IS IT TIME FOR A MIDSEASON BREAK?
(Clearly this week's column was written by Yaro, as Josiah travels the globe in pursuit of adventure and Pan Am title).
At this point in your racing season you have probably done nearly half of your season’s races. Hopefully, you are right on track to reach your goals and crush your “A” race in a month or two. Maybe you are not exactly where you want to be and have struggled in some early races. Regardless, it might be time to consider a midseason break.
The physical and mental strain of consistent training can take its toll on you and your support group. Time to reward them before the big push to your championship race. Too many times athletes feel the pressure to keep up the intensity to outdo their competition. They fear they will lose valuable ground, but this simply is not the case. The midseason break is just as important for mental recovery as it is for physical. Your support team could use it too!
So when do you take your break and how long should it be? We recommend taking a solid week, but no longer than two. Plan it out the same time you plan out your race schedule. Your schedule probably includes a peak race around the midseason mark. Plan your break right after this race.
Breaking your season into two sections like this makes it easier to push through and concentrate on reaching your season goals. The rest week also allows you to reevaluate the first half of the season and revise your plan for the second half based on your performances thus far. Plan a meeting with your coach or support team for the end of the break and make sure you are all on the same page as you prepare for the last few months of your season.

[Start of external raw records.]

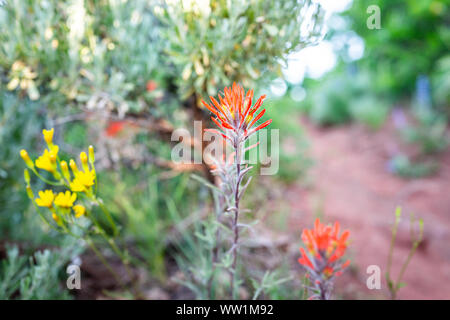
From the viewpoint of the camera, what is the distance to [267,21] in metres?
1.08

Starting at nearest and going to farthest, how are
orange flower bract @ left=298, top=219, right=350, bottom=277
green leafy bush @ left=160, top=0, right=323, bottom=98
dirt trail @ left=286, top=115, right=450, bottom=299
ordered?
orange flower bract @ left=298, top=219, right=350, bottom=277 → green leafy bush @ left=160, top=0, right=323, bottom=98 → dirt trail @ left=286, top=115, right=450, bottom=299

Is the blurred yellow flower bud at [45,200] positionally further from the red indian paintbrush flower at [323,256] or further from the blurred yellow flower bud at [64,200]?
the red indian paintbrush flower at [323,256]

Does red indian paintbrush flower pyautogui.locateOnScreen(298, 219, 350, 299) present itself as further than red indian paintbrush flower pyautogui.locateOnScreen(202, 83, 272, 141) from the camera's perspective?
Yes

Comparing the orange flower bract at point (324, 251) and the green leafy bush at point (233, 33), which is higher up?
the green leafy bush at point (233, 33)

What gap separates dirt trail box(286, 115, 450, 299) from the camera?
1673mm

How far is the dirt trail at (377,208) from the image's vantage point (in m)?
1.67

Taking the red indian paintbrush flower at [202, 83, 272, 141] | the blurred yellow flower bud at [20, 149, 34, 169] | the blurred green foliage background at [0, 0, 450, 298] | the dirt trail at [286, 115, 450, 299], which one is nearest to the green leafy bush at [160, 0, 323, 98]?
the blurred green foliage background at [0, 0, 450, 298]

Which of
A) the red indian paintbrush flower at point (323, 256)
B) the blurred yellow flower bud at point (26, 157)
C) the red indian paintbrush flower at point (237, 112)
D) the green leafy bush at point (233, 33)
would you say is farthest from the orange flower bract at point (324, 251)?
the blurred yellow flower bud at point (26, 157)

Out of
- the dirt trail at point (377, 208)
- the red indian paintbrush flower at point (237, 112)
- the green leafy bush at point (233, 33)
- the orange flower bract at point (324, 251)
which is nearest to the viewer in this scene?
the red indian paintbrush flower at point (237, 112)

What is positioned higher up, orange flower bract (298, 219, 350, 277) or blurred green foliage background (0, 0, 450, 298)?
blurred green foliage background (0, 0, 450, 298)

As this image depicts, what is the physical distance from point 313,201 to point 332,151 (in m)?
2.53

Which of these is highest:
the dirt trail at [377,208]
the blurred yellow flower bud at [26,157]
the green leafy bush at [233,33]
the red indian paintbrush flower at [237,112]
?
the green leafy bush at [233,33]

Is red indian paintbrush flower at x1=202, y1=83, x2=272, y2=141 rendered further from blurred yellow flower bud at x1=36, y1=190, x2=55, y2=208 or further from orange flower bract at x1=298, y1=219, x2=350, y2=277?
blurred yellow flower bud at x1=36, y1=190, x2=55, y2=208

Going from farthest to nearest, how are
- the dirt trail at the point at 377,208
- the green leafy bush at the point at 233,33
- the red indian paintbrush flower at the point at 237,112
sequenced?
the dirt trail at the point at 377,208
the green leafy bush at the point at 233,33
the red indian paintbrush flower at the point at 237,112
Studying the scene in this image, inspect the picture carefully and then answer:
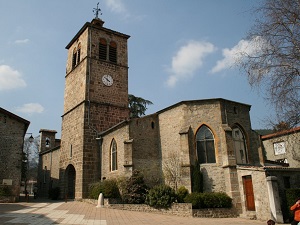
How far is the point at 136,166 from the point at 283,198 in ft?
32.0

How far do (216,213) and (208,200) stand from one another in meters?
0.83

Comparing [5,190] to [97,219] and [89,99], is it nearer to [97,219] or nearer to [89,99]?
[89,99]

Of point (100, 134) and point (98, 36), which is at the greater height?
point (98, 36)

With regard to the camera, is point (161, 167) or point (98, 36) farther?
point (98, 36)

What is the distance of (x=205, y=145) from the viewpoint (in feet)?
60.3

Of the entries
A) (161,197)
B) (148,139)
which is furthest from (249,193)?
(148,139)

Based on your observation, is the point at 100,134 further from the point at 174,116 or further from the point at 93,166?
the point at 174,116

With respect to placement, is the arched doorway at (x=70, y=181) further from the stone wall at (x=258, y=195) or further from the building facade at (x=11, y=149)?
the stone wall at (x=258, y=195)

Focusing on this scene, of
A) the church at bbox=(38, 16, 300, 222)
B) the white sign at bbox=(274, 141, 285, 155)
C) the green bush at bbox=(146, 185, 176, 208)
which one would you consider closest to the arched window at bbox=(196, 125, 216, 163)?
the church at bbox=(38, 16, 300, 222)

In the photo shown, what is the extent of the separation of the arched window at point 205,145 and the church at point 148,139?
0.06 m

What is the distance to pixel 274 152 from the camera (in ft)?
97.2

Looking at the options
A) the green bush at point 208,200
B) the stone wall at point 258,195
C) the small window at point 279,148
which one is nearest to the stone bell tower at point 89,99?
the green bush at point 208,200

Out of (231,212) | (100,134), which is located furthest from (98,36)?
(231,212)

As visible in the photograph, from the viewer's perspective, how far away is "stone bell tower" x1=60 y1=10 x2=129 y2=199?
953 inches
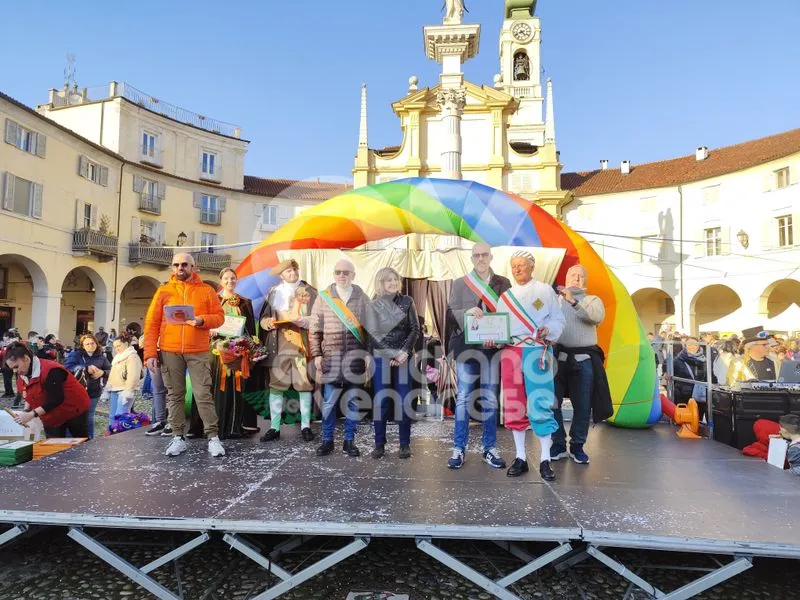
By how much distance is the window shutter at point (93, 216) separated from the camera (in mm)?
23719

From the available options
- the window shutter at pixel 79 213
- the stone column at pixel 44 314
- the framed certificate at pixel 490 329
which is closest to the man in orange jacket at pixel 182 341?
the framed certificate at pixel 490 329

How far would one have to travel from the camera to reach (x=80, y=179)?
75.5 feet

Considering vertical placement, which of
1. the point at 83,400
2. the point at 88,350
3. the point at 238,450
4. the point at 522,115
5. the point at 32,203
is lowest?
the point at 238,450

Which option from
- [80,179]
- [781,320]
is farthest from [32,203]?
[781,320]

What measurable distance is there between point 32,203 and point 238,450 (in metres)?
20.9

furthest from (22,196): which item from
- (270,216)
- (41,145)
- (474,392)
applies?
(474,392)

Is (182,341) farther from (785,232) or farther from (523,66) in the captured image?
(523,66)

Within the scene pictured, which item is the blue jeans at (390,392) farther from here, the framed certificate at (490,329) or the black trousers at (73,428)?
the black trousers at (73,428)

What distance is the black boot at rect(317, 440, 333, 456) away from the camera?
184 inches

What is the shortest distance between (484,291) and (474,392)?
0.87m

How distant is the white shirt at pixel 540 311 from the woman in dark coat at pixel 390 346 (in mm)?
943

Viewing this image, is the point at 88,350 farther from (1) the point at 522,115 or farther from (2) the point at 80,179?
(1) the point at 522,115

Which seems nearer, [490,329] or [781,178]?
[490,329]

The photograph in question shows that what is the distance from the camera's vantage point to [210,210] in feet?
104
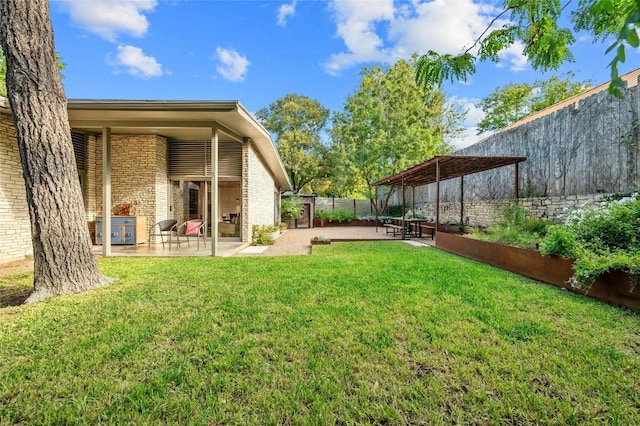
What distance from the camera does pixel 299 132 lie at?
2489cm

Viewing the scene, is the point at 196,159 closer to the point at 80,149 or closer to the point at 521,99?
the point at 80,149

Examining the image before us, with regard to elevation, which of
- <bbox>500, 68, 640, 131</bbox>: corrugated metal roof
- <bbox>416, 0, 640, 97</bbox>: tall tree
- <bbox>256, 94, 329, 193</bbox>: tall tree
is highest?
<bbox>256, 94, 329, 193</bbox>: tall tree

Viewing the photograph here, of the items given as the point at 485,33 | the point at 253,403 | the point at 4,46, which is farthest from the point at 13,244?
the point at 485,33

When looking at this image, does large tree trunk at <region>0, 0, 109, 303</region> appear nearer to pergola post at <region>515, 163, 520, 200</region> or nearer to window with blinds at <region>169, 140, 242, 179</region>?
window with blinds at <region>169, 140, 242, 179</region>

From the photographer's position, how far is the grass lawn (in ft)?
6.25

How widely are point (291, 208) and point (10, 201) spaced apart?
12.3 m

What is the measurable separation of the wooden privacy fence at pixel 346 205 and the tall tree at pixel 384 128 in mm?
813

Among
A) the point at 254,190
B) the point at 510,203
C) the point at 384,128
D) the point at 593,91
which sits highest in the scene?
the point at 384,128

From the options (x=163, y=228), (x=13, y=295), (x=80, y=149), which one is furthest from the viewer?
(x=80, y=149)

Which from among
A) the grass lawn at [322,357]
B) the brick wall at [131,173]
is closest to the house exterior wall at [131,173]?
the brick wall at [131,173]


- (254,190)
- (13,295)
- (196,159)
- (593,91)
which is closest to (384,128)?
(593,91)

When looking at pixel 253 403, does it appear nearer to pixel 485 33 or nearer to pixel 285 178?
pixel 485 33

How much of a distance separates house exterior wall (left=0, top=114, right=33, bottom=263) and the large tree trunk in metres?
3.51

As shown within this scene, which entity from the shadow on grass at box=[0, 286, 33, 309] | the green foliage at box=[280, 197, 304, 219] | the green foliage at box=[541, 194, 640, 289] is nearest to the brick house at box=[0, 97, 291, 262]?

A rest week does not mean that you don’t do anything. It means you don’t do anything structured. This is a great time for social workouts. Triathletes and endurance athletes in general often end up on an island doing many of their workouts on their own. Your planned rest week is a great time to throw out structure, zone goals, and just enjoy the activities you do. Find your friends that would love to workout with you, but can’t quite hang and make an effort to ride, run or swim at their pace. It’s amazing how well you will feel both physically and mentally after a week with no structure and a little more social contact.
You want to relax and stay active. Some extra yoga, stand up paddle boarding and kayaking are great because they are low impact and mimic many of the movements you use in triathlon. In general, try not to do any one discipline more than twice and limit each to an hour or less. There are definitely some exceptions. A low intensity cruiser ride with your kids or significant other that lasts over 60 minutes is fine. Something like a hike with friends that is well over an hour can be fine too.
The rest week however is not time to try more intense activities that could cause injury and sabotage the rest of your season. It is not the best time to pick up crossfit or decide to jump in the local three on three basketball tournament. Your jump shot can wait! These are great activities, but not during your midseason break, and definitely not at this point in your season with your main goals still in front of you.
It’s not too late. Take a look at your schedule, talk to your coach and support team. Is it time for a midseason break?
Josiah Middaugh is the reigning XTERRA World Champion, and he dances for good causes! He has a master’s degree in kinesiology and has been a certified personal trainer for 15 years (NSCA-CSCS). His brother Yaro also has a master’s degree and has been an active USAT certified coach for a decade. Read past training articles at http://www.xterraplanet.com/training/middaugh-coaching-corner and learn more about their coaching programs at www.middaughcoaching.com.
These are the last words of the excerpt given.